# "TetraParadise" My entry into the IAPLC 2015 contest



## Okedokey (Sep 2, 2014)

*deleted* unfortunately (as pointed out - thank you - cannot upload until end of competition


----------



## Mike Vart (Feb 4, 2015)

Looks great!


----------



## kimchilee (Mar 2, 2015)

picture not showing up.


----------



## Brian Mc (Feb 9, 2012)

The way I am reading the rules I don't think you are supposed to show this until the contest is over...



> Entry disclosed on internet and/or magazine without consent of Aqua Design Amano Co., Ltd. shall be disqualified from this Contest.


Edit: Great tank though!


----------



## kimchilee (Mar 2, 2015)

> *The submission of the identical work to the following ADA-authorized local contests being held around the world are approved only if the applicant shall not release the work by the Internet, publication or any distribution media prior to the official result announcement by ADA.


just curious, let's say i want to apply for the contest next year, i shouldn't start my journal here? or i can still continue the journal, just don't release the best pictures of the tank that are going to the contest?


----------



## Brian Mc (Feb 9, 2012)

No journal, you keep it top secret. Luckily all Okedokey showed was his stick-figure plan but I see he took it down anyway. If you have anyone over to your house you have to blindfold them lol j/k.


----------



## Okedokey (Sep 2, 2014)

Exactly, my schematic was written in invisible ink


----------



## kimchilee (Mar 2, 2015)

Brian Mc said:


> No journal, you keep it top secret. Luckily all Okedokey showed was his stick-figure plan but I see he took it down anyway. If you have anyone over to your house you have to blindfold them lol j/k.


lol. how about AGA contest? same?

Bump:


Okedokey said:


> Exactly, my schematic was written in invisible ink


maybe i should remove all my pictures...


----------



## Brian Mc (Feb 9, 2012)

Not sure about the AGA, maybe somebody else knows.


----------



## kimchilee (Mar 2, 2015)

Brian Mc said:


> Not sure about the AGA, maybe somebody else knows.


but take a look at this thread.
http://www.plantedtank.net/forums/showthread.php?t=461217&page=10


----------



## Brian Mc (Feb 9, 2012)

Don't know if anybody has ever been disqualified for this but most people entering the comp are aware and don't show their entries until it is over.


----------



## Kathyy (Feb 22, 2010)

I thought the contest photo couldn't be published before the results are done but set up and growth photos were fine. I've seen many threads here and elsewhere on setting up and growing out scapes that were entered in contests.


----------



## Brian Mc (Feb 9, 2012)

I have too Kathyy, I dunno. The IAPLC is the only contest that has these rules I am aware of. I am not a contest guru (you could tell by my tank) but I know some people (like Mot I believe) never show anything until it is over.


----------

→ Source excerpt:

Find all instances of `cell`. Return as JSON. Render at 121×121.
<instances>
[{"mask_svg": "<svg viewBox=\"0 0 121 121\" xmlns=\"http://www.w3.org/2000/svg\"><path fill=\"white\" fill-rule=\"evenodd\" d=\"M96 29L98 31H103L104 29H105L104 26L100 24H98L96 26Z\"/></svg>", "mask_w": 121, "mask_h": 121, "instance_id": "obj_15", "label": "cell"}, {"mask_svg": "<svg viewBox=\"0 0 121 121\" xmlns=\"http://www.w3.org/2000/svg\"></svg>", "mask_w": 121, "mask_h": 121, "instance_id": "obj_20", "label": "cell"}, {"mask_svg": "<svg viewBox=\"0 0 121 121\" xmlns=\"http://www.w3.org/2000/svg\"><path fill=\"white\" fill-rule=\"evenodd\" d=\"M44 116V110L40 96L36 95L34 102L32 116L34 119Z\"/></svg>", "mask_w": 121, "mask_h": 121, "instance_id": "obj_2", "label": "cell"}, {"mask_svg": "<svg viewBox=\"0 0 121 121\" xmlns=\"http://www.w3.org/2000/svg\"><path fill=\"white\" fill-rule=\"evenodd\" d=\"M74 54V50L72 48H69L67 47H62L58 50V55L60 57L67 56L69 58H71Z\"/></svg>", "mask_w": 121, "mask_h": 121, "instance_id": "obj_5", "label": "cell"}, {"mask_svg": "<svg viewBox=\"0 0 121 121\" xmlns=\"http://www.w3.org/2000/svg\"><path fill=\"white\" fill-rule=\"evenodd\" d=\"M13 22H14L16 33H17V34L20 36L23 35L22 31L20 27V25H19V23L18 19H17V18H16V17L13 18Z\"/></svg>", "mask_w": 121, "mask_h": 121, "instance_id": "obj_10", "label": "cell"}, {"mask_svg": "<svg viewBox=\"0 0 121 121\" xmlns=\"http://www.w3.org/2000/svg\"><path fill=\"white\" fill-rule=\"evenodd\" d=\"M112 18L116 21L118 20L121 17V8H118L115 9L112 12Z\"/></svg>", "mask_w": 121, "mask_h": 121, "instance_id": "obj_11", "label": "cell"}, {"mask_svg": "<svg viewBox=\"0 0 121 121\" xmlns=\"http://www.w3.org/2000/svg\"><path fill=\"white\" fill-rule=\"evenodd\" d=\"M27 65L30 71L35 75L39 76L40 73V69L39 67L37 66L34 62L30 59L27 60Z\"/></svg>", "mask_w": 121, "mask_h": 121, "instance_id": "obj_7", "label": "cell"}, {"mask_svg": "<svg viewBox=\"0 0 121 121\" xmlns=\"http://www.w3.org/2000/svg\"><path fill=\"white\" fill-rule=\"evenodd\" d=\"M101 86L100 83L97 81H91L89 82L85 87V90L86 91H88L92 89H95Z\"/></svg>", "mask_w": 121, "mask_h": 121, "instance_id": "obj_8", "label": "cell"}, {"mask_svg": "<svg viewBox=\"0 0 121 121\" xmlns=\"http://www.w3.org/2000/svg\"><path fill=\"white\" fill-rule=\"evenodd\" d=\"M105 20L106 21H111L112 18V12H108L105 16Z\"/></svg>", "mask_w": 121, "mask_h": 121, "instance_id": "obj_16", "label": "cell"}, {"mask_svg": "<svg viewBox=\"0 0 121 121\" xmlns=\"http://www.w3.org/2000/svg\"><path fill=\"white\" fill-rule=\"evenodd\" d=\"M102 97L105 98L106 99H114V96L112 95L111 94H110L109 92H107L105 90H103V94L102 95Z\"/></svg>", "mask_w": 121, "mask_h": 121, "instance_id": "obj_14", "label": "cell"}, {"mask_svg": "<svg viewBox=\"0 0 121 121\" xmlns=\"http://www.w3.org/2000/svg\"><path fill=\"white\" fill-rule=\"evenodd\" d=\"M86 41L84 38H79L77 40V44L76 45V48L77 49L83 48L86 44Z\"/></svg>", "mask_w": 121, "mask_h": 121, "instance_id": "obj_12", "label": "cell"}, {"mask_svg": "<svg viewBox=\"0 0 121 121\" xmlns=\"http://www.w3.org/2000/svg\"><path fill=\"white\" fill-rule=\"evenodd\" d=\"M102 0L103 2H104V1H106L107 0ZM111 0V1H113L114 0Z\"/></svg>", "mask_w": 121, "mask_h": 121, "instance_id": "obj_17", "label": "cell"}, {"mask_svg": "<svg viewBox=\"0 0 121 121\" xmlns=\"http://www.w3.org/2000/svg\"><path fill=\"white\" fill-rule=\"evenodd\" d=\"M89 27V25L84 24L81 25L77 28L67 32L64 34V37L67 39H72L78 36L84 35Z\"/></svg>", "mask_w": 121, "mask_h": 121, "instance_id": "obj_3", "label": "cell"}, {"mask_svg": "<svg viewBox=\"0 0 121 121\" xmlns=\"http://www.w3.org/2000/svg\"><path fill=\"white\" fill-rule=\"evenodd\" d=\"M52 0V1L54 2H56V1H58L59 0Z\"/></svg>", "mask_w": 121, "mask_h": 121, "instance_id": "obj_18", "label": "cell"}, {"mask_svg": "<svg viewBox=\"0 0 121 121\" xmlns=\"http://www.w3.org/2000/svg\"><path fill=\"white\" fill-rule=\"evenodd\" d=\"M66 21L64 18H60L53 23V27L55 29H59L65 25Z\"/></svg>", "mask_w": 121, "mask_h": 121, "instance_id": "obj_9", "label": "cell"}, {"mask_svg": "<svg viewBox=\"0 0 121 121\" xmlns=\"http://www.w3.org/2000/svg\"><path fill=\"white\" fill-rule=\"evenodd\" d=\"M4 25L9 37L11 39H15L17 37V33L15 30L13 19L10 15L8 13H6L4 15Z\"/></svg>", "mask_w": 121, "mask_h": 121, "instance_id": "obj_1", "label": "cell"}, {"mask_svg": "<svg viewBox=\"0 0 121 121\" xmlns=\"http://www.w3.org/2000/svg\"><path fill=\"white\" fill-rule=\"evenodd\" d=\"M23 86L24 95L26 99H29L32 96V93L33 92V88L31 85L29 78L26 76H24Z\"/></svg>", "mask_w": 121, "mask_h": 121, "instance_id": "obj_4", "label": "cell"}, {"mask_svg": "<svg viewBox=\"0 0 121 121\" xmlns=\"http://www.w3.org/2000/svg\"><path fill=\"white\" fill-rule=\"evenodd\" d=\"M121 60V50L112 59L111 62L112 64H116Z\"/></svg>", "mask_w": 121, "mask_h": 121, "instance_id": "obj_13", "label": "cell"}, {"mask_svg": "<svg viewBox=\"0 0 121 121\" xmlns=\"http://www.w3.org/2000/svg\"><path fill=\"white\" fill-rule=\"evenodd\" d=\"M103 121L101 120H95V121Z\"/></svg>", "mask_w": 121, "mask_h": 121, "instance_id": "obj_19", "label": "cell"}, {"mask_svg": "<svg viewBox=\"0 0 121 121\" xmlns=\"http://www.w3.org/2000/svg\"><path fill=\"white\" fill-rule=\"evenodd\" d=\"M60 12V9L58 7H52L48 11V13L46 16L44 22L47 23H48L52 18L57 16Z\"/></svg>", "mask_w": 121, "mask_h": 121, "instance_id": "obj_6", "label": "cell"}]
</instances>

→ Task objective:
Quote the forum thread about the aquascaping contest from "Edit: Great tank" up to and including "announcement by ADA.".

→ Completed exercise:
Edit: Great tank though!


----------



## kimchilee (Mar 2, 2015)

> *The submission of the identical work to the following ADA-authorized local contests being held around the world are approved only if the applicant shall not release the work by the Internet, publication or any distribution media prior to the official result announcement by ADA.